IBEREVAL Sept 2017 - Multilingual Web Person Name Disambiguation (M-WePNaD)

Multilingual Web Person Name Disambiguation (M-WePNaD)

Introduction

M-WePNaD is a shared task on the disambiguation of person names on the Web, which takes into account its multilingual nature.

Nowadays, many of the queries entered into web search engines are composed of person names. For a search of this kind including a person name, one may want to be able to know the number of different individuals included in the search results as well as to see a breakdown of results clustered for each specific individual. This is a task that has attracted substantial interest in the scientific community in recent years, evident in a number of share tasks that have tackled it (WePS-1, WePS-2, WePS-3). Despite the Web’s multilingual nature, existing work on person name disambiguation has not considered search results in multiple languages. The objective of this task will be centered around the person name disambiguation task from web search results, with the additional challenge that results for a query, as well as each individual, can be written in multiple languages.

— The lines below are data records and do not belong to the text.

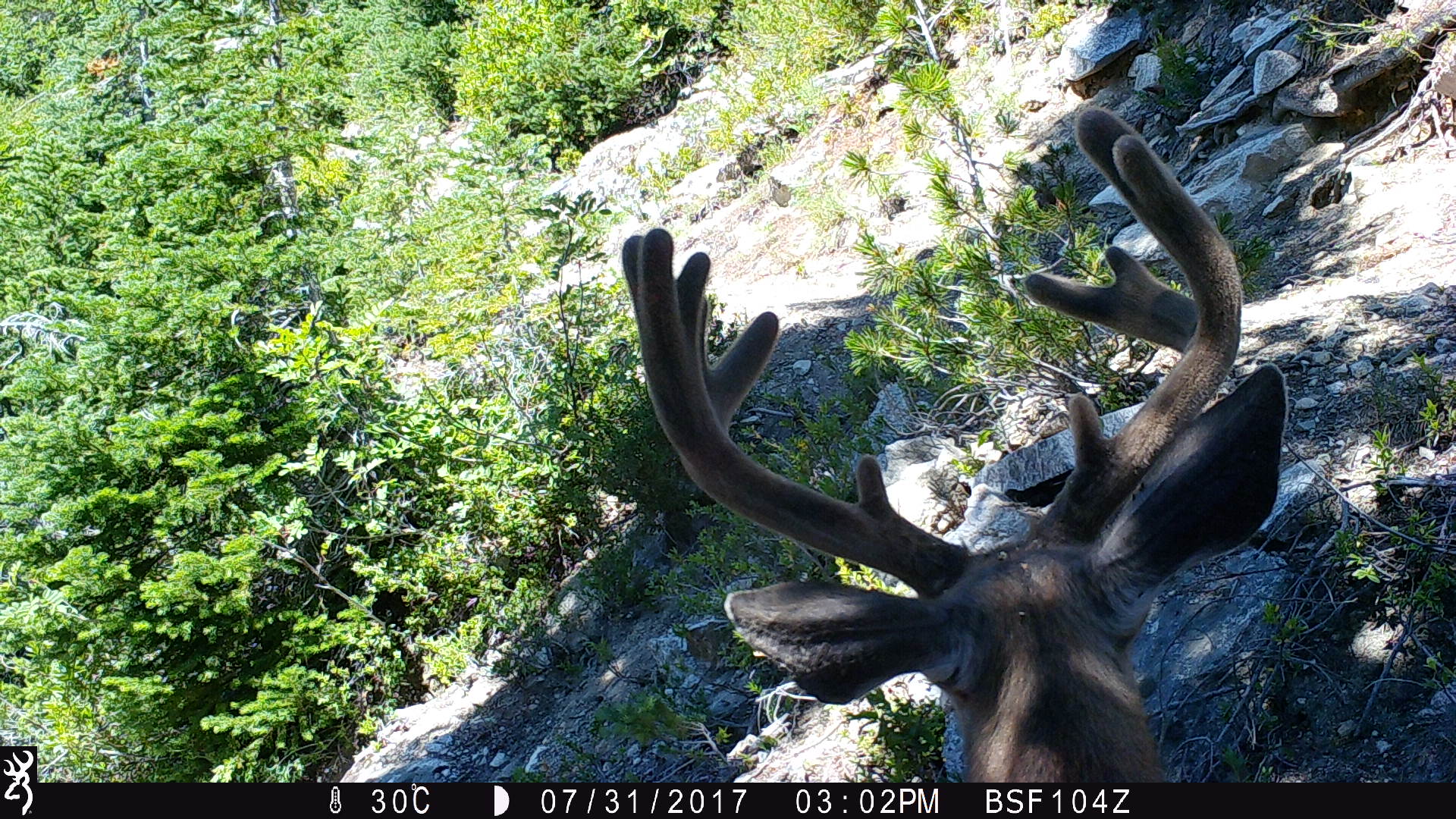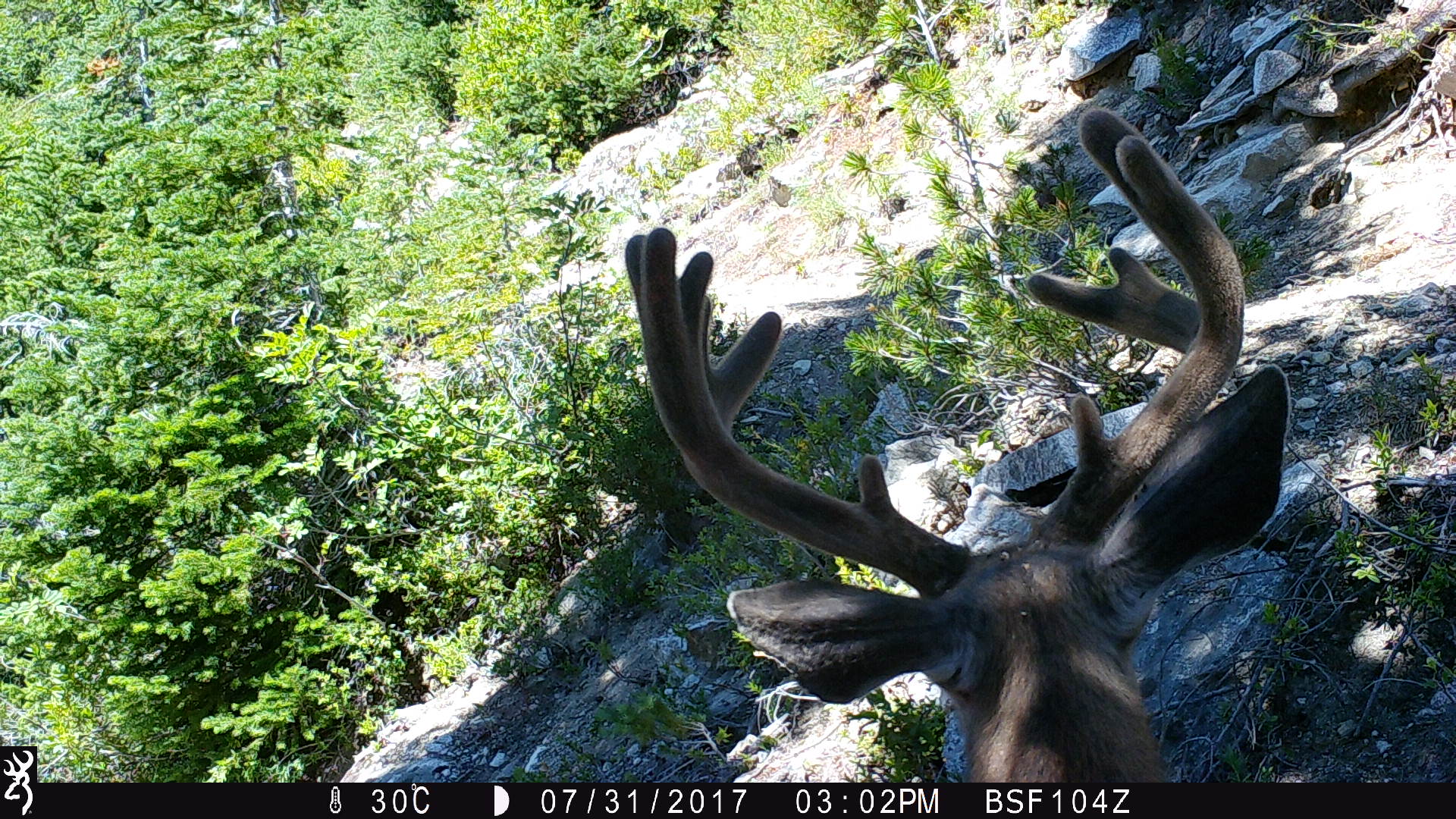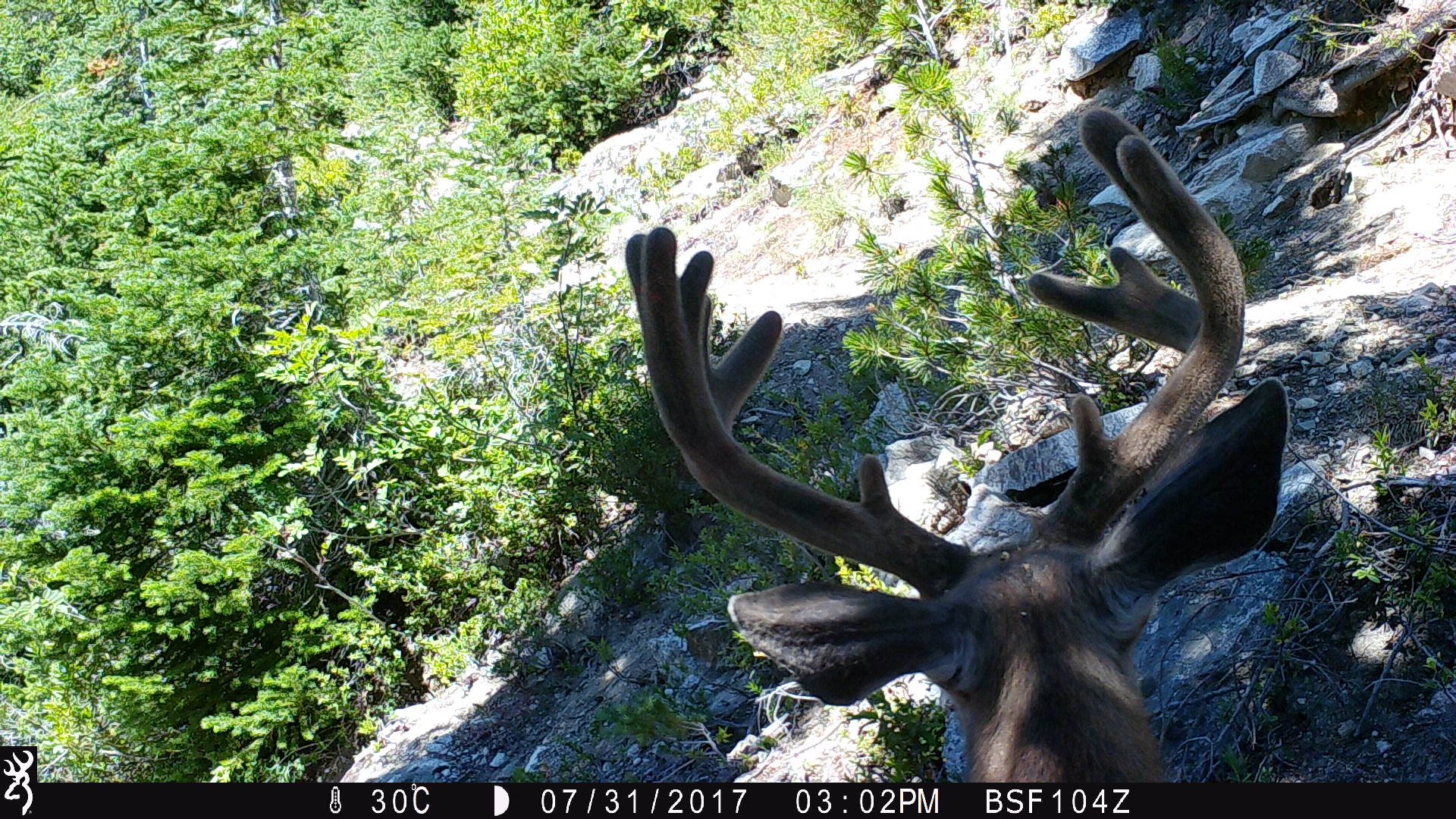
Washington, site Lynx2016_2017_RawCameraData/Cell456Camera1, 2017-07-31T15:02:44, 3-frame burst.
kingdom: Animalia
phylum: Chordata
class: Mammalia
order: Artiodactyla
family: Cervidae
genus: Odocoileus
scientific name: Odocoileus hemionus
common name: mule deer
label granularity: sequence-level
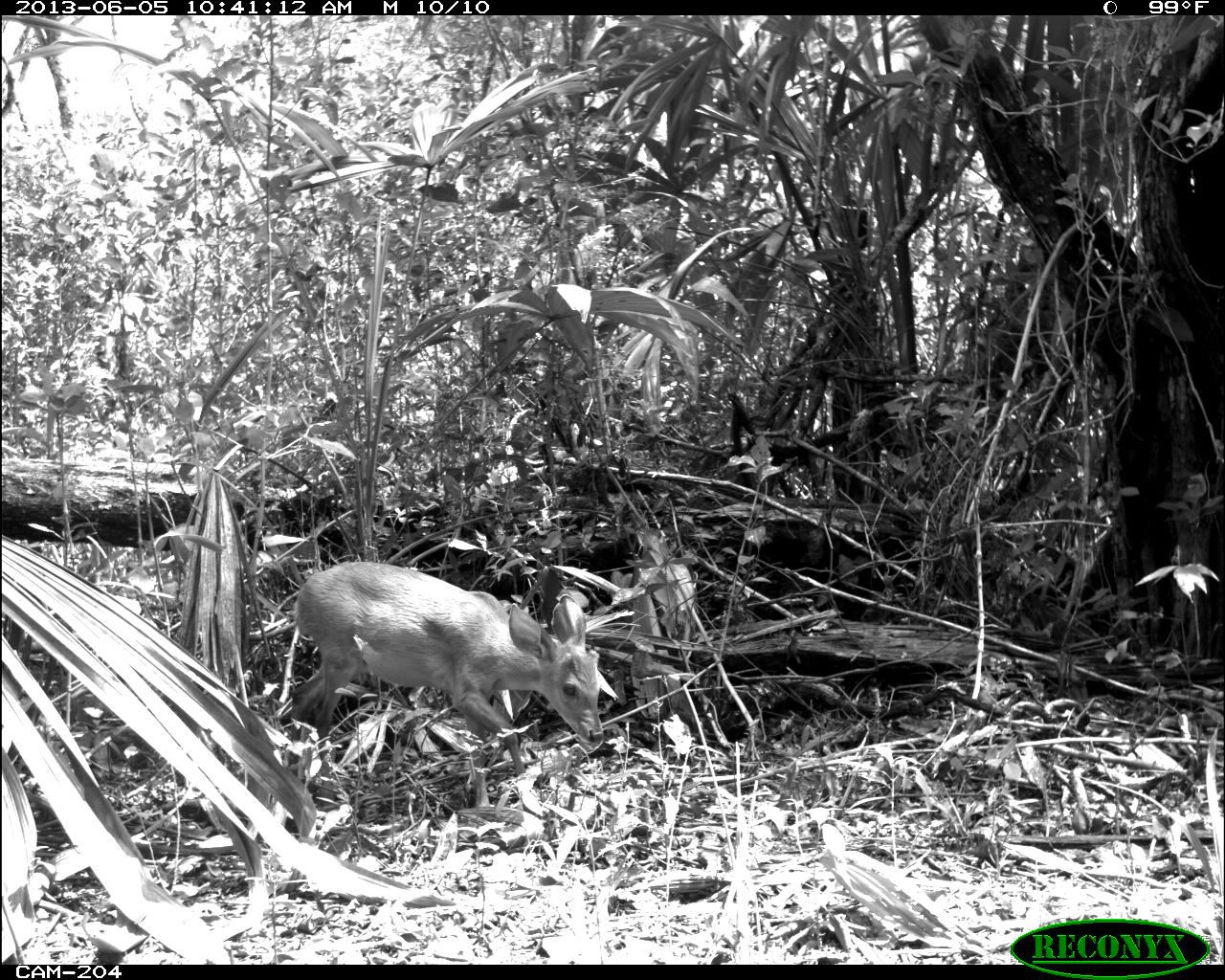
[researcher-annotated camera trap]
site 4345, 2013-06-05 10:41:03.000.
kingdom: Animalia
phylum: Chordata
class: Mammalia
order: Artiodactyla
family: Cervidae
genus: Odocoileus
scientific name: Odocoileus pandora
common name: yucatán brown brocket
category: mazama pandora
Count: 1.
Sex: female.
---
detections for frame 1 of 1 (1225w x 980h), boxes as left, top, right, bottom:
mazama pandora: 280, 561, 604, 812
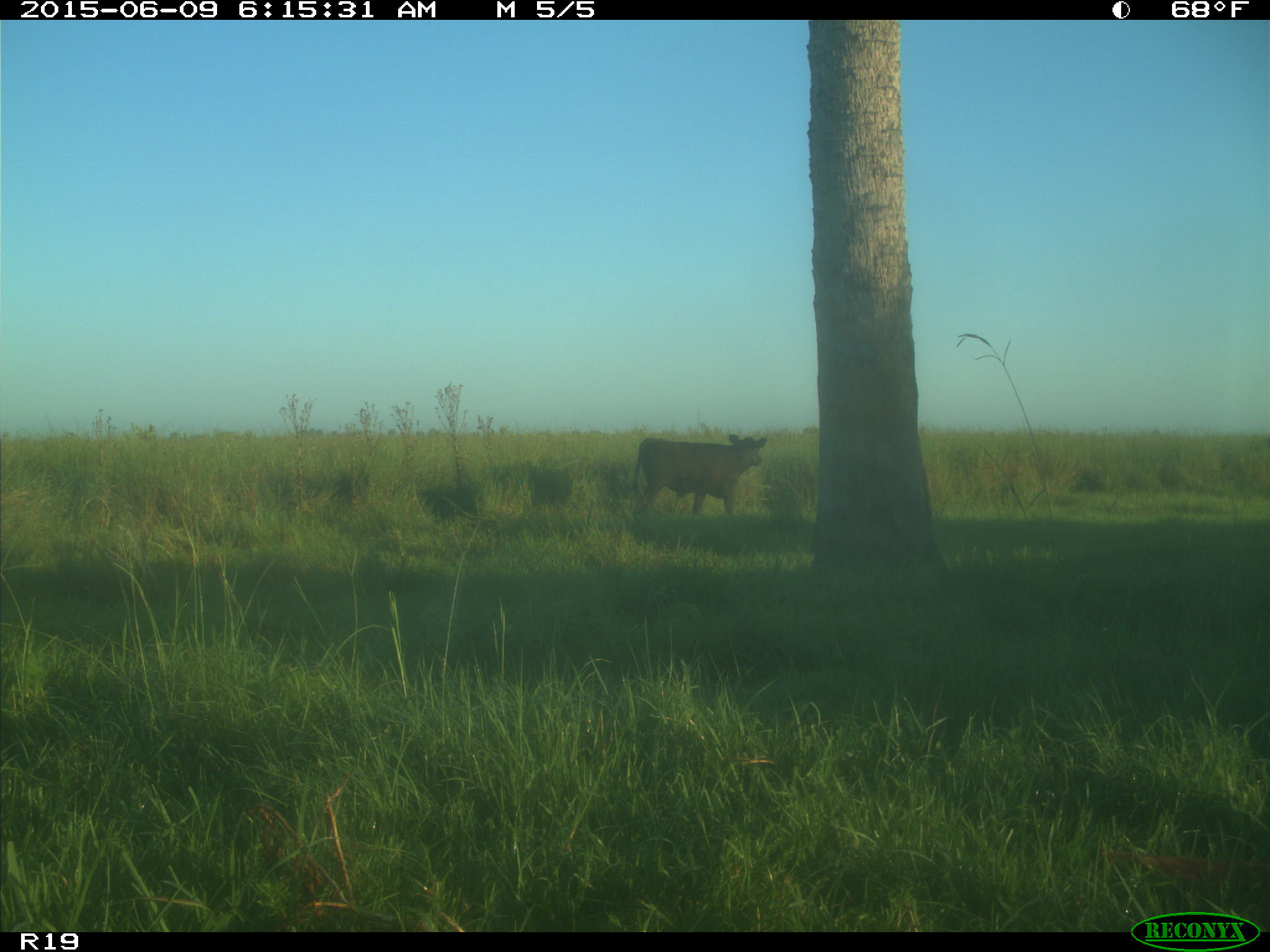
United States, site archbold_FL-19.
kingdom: Animalia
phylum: Chordata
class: Mammalia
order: Artiodactyla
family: Bovidae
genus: Bos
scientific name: Bos taurus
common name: domestic cow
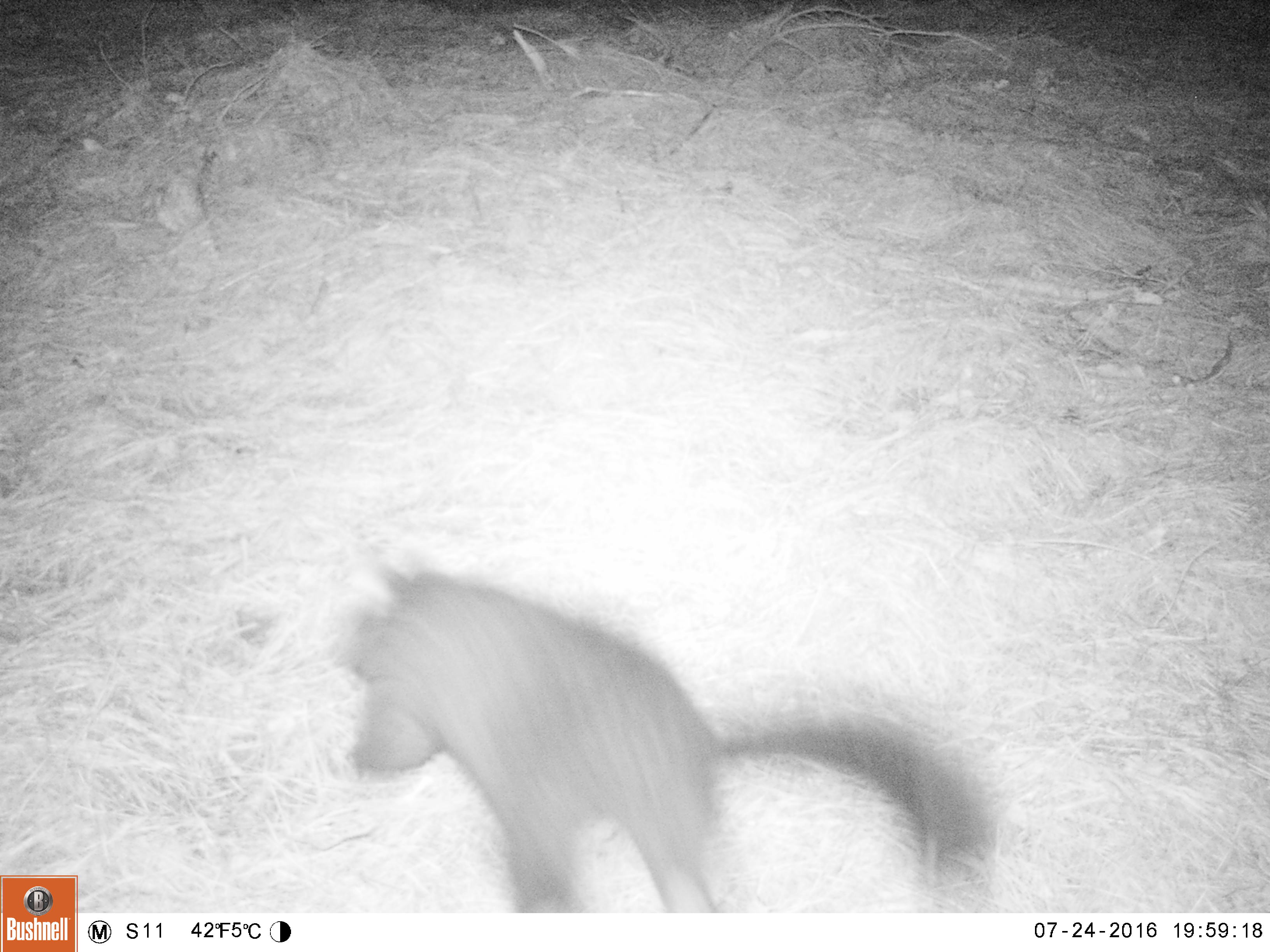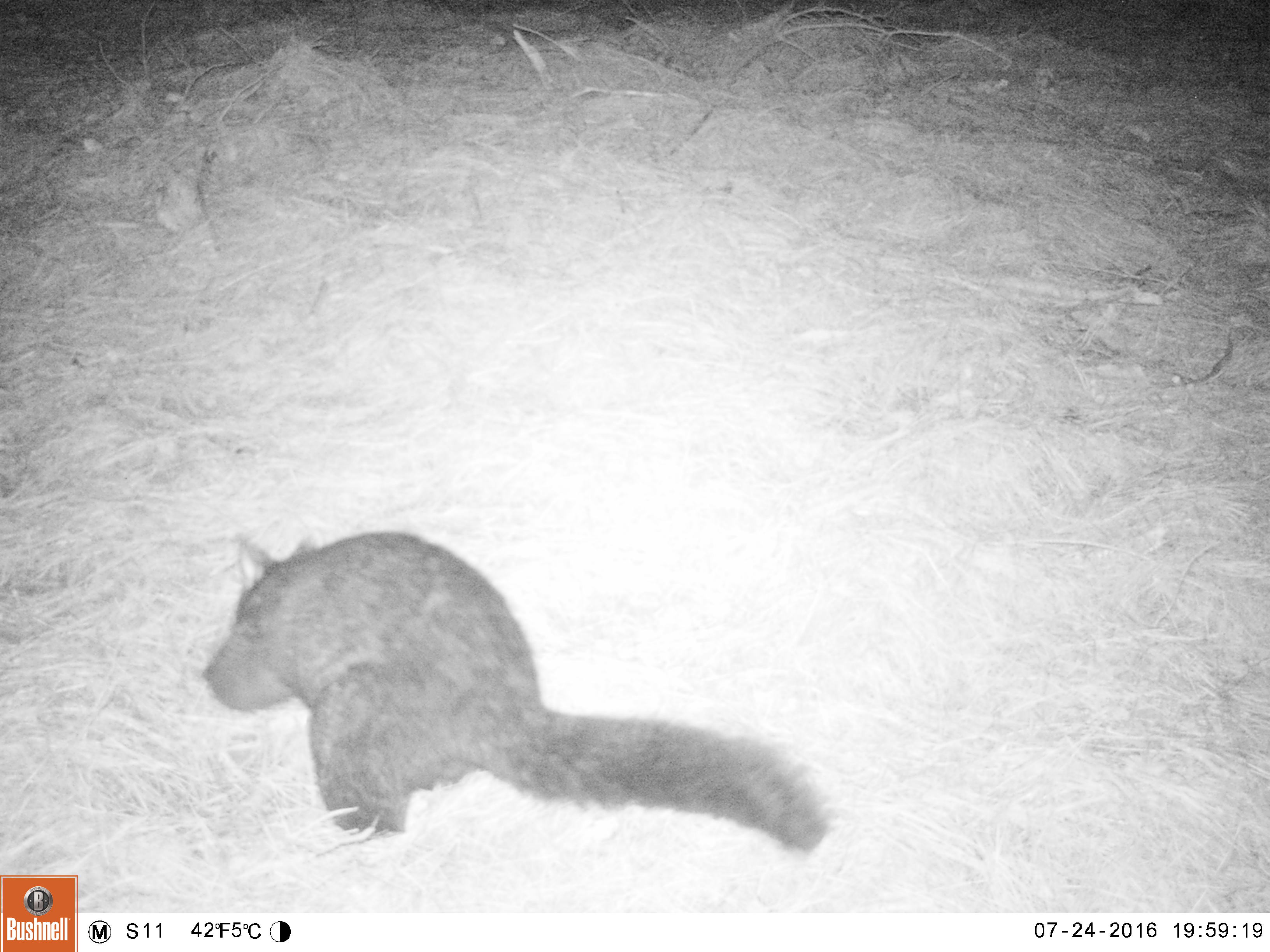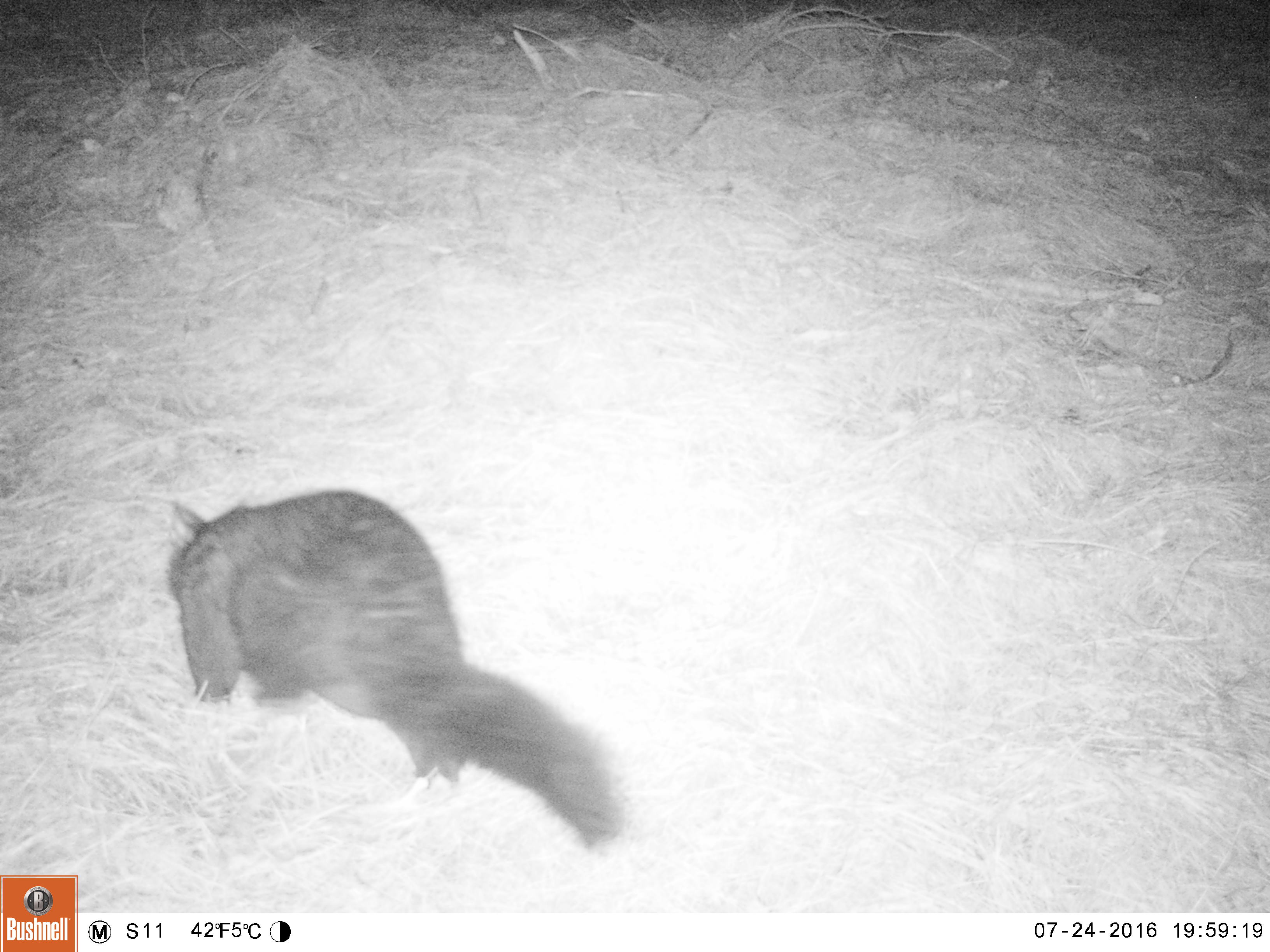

The organizing committee will provide the participants with the training corpus to be used for the development of their systems. A test corpus will be provided later to evaluate the performance of the systems they developed.

Final results of this task will be presented and discussed as part of the IberEval 2017 workshop, which will take place in Murcia, Spain, on the 19th September, 2017, co-located with SEPLN 2017.

Description

The person name disambiguation task on the Web consists in distinguishing the different individuals that are contained within the search results for a person name search query. It can be defined as a clustering task, where the input is a ranked list of n search results, and the output needs to provide both the number of different individuals identified within those results, as well as the set of pages associated with each of the individuals. While the task has been limited to monolingual scenarios so far, this task will be assessed in a multilingual setting.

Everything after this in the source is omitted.